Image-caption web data

*-*-*

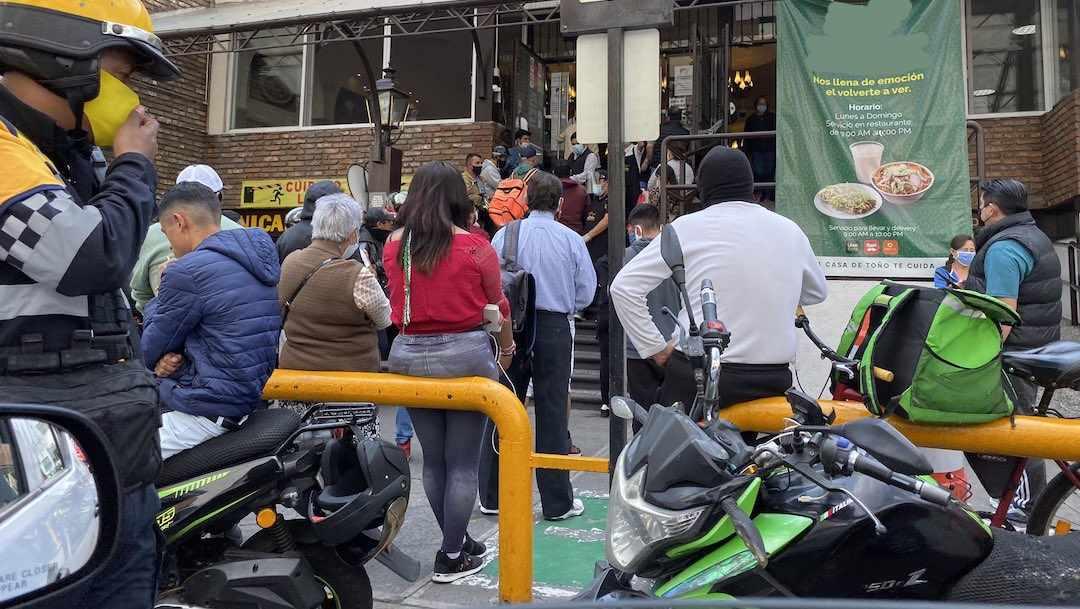 Pozolería Ciudad México Fila Sin Sana Distancia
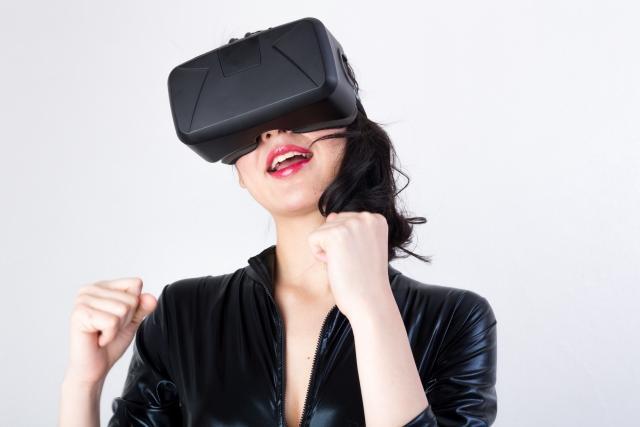 「VR」ってなに? ヘッドマウントディスプレイって?
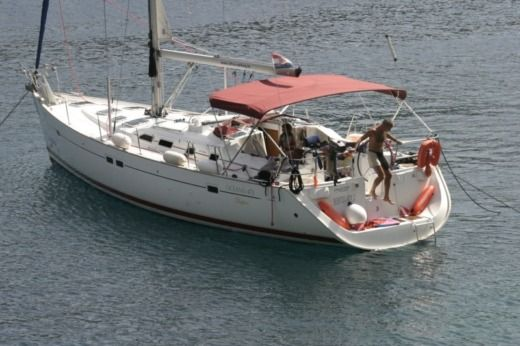 Beneteau Oceanis 473 in Malte for hire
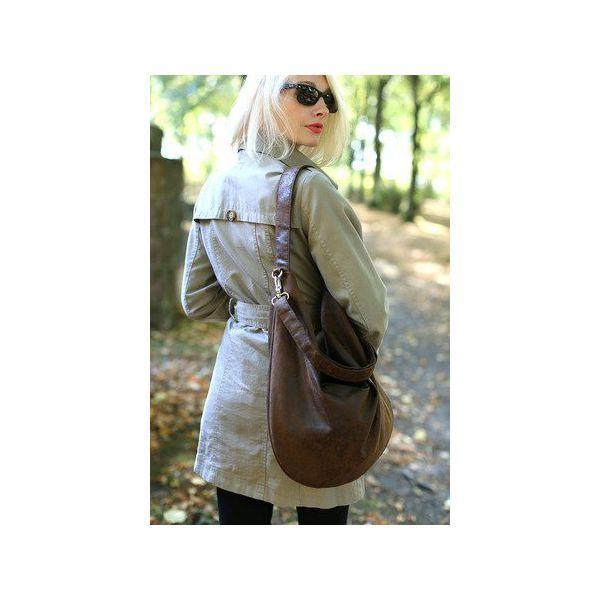 3895283342da9 Brązowa torba worek z zamszu ekologicznego do noszenia na ramieniu ...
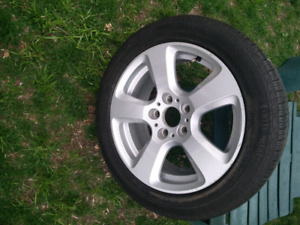 "Selling a single BMW oem 17"" rim and tire"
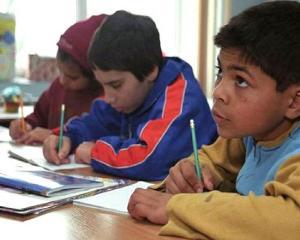 Un reprezentant al Ministerului Educatiei, acuzat de discriminarea elevilor romi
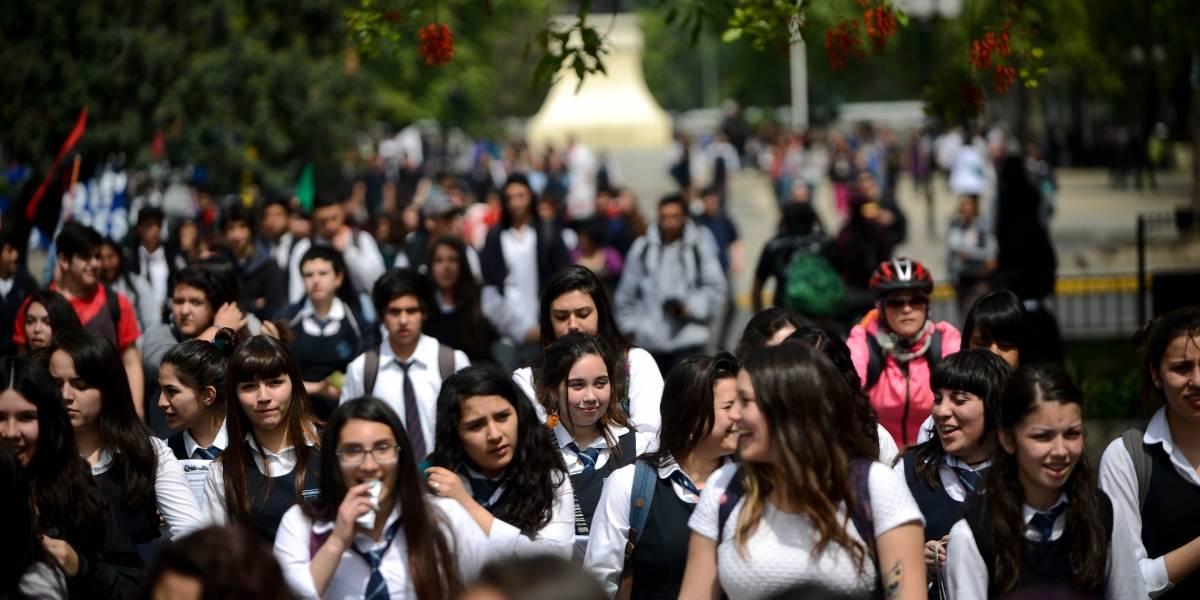 """35 estudiantes por sala y talleres en jornada completa son algunas de las promesas de la """"desmunicipalización"""""""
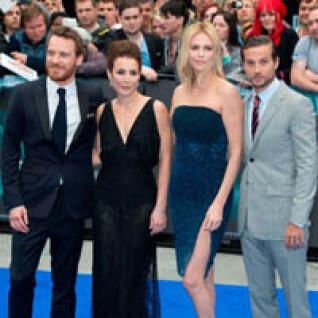 《普羅米修斯》降落倫敦! 莎莉賽隆挑戰紅毯最美皇后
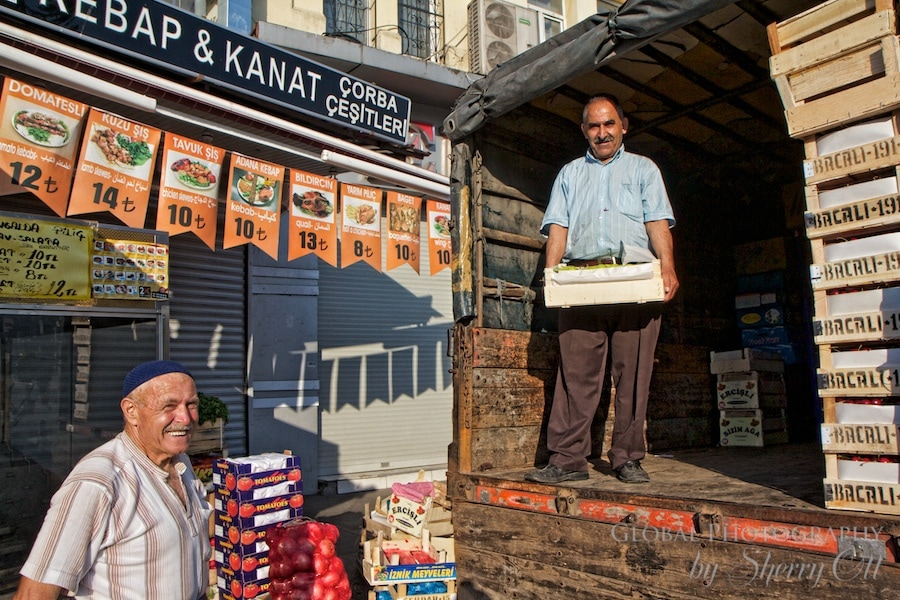2 men unload a fruit truck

*-*-*

PROMPT: Write out the data once more exactly, omitting the pictures.

REPLY TO THE TASK:
 Pozolería Ciudad México Fila Sin Sana Distancia
 「VR」ってなに? ヘッドマウントディスプレイって?
 Beneteau Oceanis 473 in Malte for hire
 3895283342da9 Brązowa torba worek z zamszu ekologicznego do noszenia na ramieniu ...
 "Selling a single BMW oem 17"" rim and tire"
 Un reprezentant al Ministerului Educatiei, acuzat de discriminarea elevilor romi
 """35 estudiantes por sala y talleres en jornada completa son algunas de las promesas de la """"desmunicipalización"""""""
 《普羅米修斯》降落倫敦! 莎莉賽隆挑戰紅毯最美皇后
2 men unload a fruit truck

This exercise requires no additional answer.